• [DATA SUPPLIED]

________

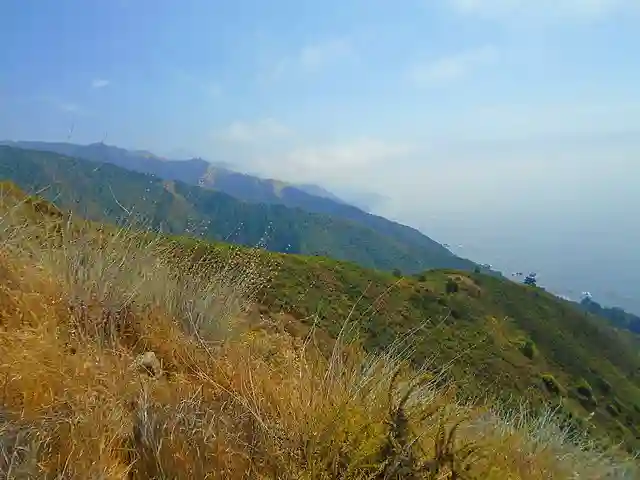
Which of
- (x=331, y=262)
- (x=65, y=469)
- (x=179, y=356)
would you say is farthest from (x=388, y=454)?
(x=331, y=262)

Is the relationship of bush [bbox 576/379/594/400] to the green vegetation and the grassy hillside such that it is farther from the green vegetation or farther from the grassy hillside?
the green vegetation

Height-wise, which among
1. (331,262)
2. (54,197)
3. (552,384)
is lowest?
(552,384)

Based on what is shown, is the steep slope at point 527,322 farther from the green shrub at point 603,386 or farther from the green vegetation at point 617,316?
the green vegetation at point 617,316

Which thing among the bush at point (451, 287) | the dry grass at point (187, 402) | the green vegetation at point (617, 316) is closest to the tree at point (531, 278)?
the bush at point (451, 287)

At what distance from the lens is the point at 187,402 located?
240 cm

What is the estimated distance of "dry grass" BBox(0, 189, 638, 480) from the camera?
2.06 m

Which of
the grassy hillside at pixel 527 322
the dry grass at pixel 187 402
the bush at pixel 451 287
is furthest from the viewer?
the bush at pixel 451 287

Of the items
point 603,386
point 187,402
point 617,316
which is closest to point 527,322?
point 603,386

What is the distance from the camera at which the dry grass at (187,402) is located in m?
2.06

________

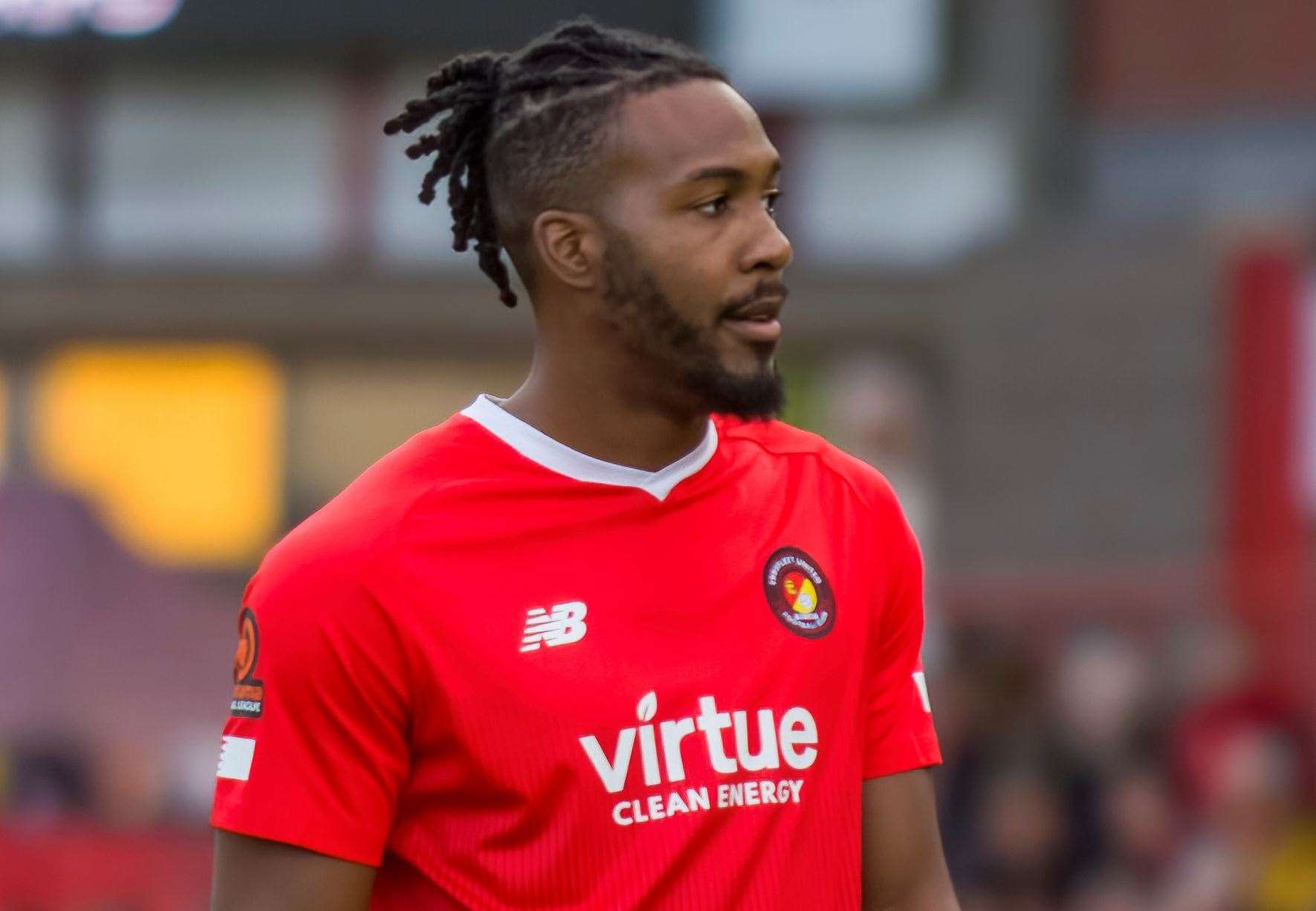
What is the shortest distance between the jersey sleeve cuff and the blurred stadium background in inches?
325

________

• [TASK DIRECTIONS]
Pick out every line in the data that contains the word "grassy", matching case exactly, and copy each of those lines.

• [FINISHED EXERCISE]
Is the relationship of bush [bbox 576/379/594/400] to the green vegetation and the grassy hillside such that it is farther from the green vegetation or farther from the grassy hillside?
the grassy hillside at pixel 527 322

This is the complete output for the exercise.